Just when the anthology format was beginning to feel stale and uninventive, Southbound gives the genre a much needed pulse with a handful of masterfully blended tales of terror. It pours on the atmosphere with horror that stretches its long fingers across the genre—from the minds of Roxanne Benjamin, David Bruckner, Patrick Horvath, and Radio Silence, Southbound officially sets the bar for films of ilk from here on out. On a desolate stretch of desert highway, weary travelers—two men on therun from their past, a band on their way to the next gig, a man struggling to get home, a brother in search of his long-lost sister and a family on vacation—are forced to confront their worst fears and darkest secrets.
There’s something really special about Southbound and it’s in the way the stories are told. Unlike a lot of anthologies, each film in Southbound is seamlessly blended into each other, making it feel cohesive in a way that’s rarely executed in this format. And that’s what I loved about the film, too, is that it’s a constant shit storm of awesome horror—there’s no down time between stories. Instead, it just relentlessly throws you into a new nightmare before you can catch your breath.
Each story is unique in its own way, only tied to the similar theme of the horror that comes from a highway in the desert. And they hit all the right notes along the way—there’s a supernatural tale with otherworldly monsters, a home invasion slasher thrown in there, a mystifying Twilight Zone-esque thriller and a nightmarish cult all go to work. But even better, there is no gimmick or bullshit excuse that brings the anthology full circle and I fucking love that. When all is said and done, Southbound comes together to create a 90-minute monster, a cohesive beast that just works.

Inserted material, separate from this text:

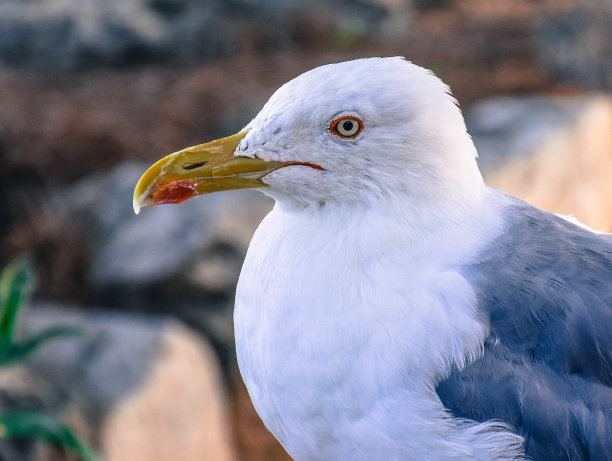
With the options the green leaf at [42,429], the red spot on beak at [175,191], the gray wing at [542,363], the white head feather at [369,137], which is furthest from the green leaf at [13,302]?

But if there’s one downfall to Southbound, it’s that it leaves too many threads left hanging by the time the film is over. Every story is so under explained, bringing up a ton of questions with absolutely no answers. I can see the power in telling the film this way (it heightens the mystery of it all), but man is it frustrating when you’re left to piece so many different storylines together—it really flatlined a lot of what was so brilliantly built up. Other than that, though, Southbound is the real deal, a wicked take on anthologies that will (hopefully) change the landscape for the format that continues to tell short-form horror in exciting new ways.